SOURCE TEXT:
· · · · · · ·

Motivating ANOVA: What If We Want a Lot of Pairwise Comparisons?

Start Simple: Two Companies

Suppose for your project you want to compare AFT scores (max 500) between two companies in a battalion – say A Co and B Co. Easy: two-sample t-test, done. One test, one p-value, one \(\alpha\).

head(A)
[1] 307.5771 334.6212 369.6961 301.7406 327.9937 333.3105
head(B)
[1] 298.7073 371.9309 345.0860 379.8051 367.2409 378.4735

First, look at the data:

B Co sits a bit higher than A Co. Is the gap big enough to be real? Run the test:

t.test(A, B, alternative = "two.sided", mu = 0, conf.level = .95, paired = FALSE)

    Welch Two Sample t-test

data:  A and B
t = -2.1372, df = 47.799, p-value = 0.03773
alternative hypothesis: true difference in means is not equal to 0
95 percent confidence interval:
 -32.5258433  -0.9905815
sample estimates:
mean of x mean of y 
 338.3493  355.1076 

The p-value is below \(0.05\), so we reject \(H_0\) – A Co and B Co really do differ. Clean result.

Now Add More Companies

But a battalion has A, B, C, and HHC. We want to know: “do any companies differ in average AFT score?”

How many pairwise comparisons is that?

\[ \binom{4}{2} = \frac{4 \cdot 3}{2} = 6 \text{ tests} \]

A vs B, A vs C, A vs HHC, B vs C, B vs HHC, C vs HHC.

Look at all four:

# A tibble: 8 × 2
# Groups:   company [4]
  score company
  <dbl> <fct>  
1  375. A      
2  308. A      
3  341. B      
4  372. B      
5  336. C      
6  354. C      
7  358. HHC    
8  338. HHC    

Some companies look different, others look similar – but our eyes are unreliable with this much overlap. Let’s run all six pairwise t-tests:

Comparison Mean 1 Mean 2 Difference p-value Decision
A vs B 338.3 355.1 -16.8 0.0377 Reject H0 (significant)

· · · · · · ·

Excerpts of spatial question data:
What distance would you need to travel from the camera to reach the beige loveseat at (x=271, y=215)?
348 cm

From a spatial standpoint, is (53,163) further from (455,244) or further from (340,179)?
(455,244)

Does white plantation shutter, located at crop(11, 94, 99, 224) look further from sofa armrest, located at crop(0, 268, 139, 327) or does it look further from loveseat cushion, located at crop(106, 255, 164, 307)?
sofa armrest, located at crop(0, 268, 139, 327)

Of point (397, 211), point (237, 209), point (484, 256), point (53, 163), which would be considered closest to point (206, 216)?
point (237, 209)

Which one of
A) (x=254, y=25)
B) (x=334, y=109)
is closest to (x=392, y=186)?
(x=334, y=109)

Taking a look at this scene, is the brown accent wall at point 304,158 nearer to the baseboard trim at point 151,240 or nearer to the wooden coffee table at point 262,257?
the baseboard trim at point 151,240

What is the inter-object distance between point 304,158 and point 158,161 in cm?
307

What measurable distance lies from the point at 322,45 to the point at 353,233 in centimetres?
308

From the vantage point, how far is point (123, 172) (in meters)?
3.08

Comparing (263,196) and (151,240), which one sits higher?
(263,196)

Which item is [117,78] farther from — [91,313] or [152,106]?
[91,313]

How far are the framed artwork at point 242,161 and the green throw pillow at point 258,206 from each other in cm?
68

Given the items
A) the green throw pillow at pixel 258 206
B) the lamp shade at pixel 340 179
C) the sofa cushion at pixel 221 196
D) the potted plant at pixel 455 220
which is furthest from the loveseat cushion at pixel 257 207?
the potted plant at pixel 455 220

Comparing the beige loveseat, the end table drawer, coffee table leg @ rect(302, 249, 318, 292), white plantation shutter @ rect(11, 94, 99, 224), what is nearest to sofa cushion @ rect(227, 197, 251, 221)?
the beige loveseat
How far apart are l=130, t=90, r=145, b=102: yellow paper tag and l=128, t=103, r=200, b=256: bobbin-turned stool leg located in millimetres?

· · · · · · ·

REQUIRED ACTIONS:
A - In the ANOVA text, how many pairwise tests are needed to compare four companies?
B - Update the stretch of the records from the line containing "Taking a look" through the end of the records, replacing "coffee table" with "cocktail table" and leaving everything else unchanged. Give only that stretch.

SOLUTIONS FOR EACH TASK:
A - Six tests.

B -
Taking a look at this scene, is the brown accent wall at point 304,158 nearer to the baseboard trim at point 151,240 or nearer to the wooden cocktail table at point 262,257?
the baseboard trim at point 151,240

What is the inter-object distance between point 304,158 and point 158,161 in cm?
307

What measurable distance lies from the point at 322,45 to the point at 353,233 in centimetres?
308

From the vantage point, how far is point (123, 172) (in meters)?
3.08

Comparing (263,196) and (151,240), which one sits higher?
(263,196)

Which item is [117,78] farther from — [91,313] or [152,106]?
[91,313]

How far are the framed artwork at point 242,161 and the green throw pillow at point 258,206 from each other in cm?
68

Given the items
A) the green throw pillow at pixel 258 206
B) the lamp shade at pixel 340 179
C) the sofa cushion at pixel 221 196
D) the potted plant at pixel 455 220
which is furthest from the loveseat cushion at pixel 257 207?
the potted plant at pixel 455 220

Comparing the beige loveseat, the end table drawer, cocktail table leg @ rect(302, 249, 318, 292), white plantation shutter @ rect(11, 94, 99, 224), what is nearest to sofa cushion @ rect(227, 197, 251, 221)?
the beige loveseat
How far apart are l=130, t=90, r=145, b=102: yellow paper tag and l=128, t=103, r=200, b=256: bobbin-turned stool leg located in millimetres?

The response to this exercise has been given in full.